イオビ氏は6日、フェイスブックに「上院議員に選出されて非常にうれしい。新たな冒険が始まった」と当選を伝えた。イタリア下院で2人の黒人議員が当選したことはあるが上院では初めて。2人の黒人下院議員はいずれも移民に寛大な中道左派の民主党だ。

1970年に勉強のためにイタリアに移住したイオビ氏は、1995年に北部スピラノで同盟所属の地方議員を務めたこともあった。2014年から同盟の移民・安全保障部門の責任者兼報道担当を務めたイオビ氏は「人種主義は不法移民でもたらされる」とし、不法移民60万人を本国から追放するという同盟の政策を積極的に広報した。イオビ氏は同盟が極右指向の人種主義政党という批判に対して、「同盟はむしろ人種主義に対抗する保護者」とし、「健全で統制された移民を支持する」と反論した。同盟のマテオ・サルビーニ党首も初の黒人上院議員の誕生に関して質問を受け、「人種主義は左派にだけ存在する」と反論した。

総選挙後、第一党になった極左ポピュリズム政党「五つ星運動」と政治勢力では1位を占めた右派連合の同盟は、互いに自党主導の政府が構成されるべきであると牽制しあっている。

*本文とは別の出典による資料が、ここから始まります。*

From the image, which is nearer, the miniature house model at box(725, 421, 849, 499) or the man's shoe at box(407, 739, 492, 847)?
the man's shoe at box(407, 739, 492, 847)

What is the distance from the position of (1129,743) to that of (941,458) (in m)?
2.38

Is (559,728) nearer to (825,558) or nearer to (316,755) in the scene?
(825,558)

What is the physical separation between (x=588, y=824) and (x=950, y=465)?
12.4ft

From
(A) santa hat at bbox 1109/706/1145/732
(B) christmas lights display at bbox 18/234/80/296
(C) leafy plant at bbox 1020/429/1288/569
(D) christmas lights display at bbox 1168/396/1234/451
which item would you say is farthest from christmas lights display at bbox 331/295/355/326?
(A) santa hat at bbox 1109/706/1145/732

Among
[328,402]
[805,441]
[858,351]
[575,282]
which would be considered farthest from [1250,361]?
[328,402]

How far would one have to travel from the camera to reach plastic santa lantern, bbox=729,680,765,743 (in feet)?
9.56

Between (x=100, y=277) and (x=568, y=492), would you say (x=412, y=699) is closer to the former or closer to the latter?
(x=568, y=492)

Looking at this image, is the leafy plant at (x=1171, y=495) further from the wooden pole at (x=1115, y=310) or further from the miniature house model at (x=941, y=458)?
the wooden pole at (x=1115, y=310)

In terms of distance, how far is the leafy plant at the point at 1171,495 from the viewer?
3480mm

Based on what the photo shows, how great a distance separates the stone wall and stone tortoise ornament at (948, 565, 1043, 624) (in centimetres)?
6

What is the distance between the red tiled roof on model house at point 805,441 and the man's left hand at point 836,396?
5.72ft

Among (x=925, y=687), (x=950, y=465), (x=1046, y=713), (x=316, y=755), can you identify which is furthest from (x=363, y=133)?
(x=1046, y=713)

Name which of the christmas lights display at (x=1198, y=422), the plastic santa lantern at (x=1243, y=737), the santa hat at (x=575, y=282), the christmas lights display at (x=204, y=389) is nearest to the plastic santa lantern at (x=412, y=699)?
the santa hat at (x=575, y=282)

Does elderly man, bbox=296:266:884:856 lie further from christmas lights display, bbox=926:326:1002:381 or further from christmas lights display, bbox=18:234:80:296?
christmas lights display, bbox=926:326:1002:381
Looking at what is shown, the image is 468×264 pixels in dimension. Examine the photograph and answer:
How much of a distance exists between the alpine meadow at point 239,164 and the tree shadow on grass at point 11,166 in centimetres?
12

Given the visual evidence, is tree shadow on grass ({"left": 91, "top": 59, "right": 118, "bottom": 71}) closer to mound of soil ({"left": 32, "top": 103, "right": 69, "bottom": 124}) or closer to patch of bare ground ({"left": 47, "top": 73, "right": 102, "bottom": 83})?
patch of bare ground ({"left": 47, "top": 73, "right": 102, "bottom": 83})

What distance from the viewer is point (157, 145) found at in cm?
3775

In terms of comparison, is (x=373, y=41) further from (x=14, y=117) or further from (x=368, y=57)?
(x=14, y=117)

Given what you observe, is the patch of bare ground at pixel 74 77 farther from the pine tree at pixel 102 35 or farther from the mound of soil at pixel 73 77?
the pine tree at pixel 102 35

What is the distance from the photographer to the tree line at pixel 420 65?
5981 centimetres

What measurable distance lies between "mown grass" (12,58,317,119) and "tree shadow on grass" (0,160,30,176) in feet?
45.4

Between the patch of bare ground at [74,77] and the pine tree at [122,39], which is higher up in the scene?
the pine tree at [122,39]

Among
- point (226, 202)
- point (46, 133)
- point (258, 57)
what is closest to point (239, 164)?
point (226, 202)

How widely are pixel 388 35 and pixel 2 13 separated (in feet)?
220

五つ星運動は中道左派の民主党との左派連合を念頭に置いている。マッテオ・レンツィ前首相は4日、民主党代表の辞任を宣言する記者会見に続き5日にもフェイスブックに「同盟や五つ星運動を支持することは悲劇的な失敗だ」と反対意見を明確にした。しかし、党内のライバルであるプーリア州知事のミケーレ・エミリアーノ氏は「五つ星運動が率いる政府を支持しなければならない。さもなければ右派政府が誕生する」と意見が異なる。右派連合だけでは政府の構成に50議席足りない同盟は、五つ星運動や民主党との連帯を構想している。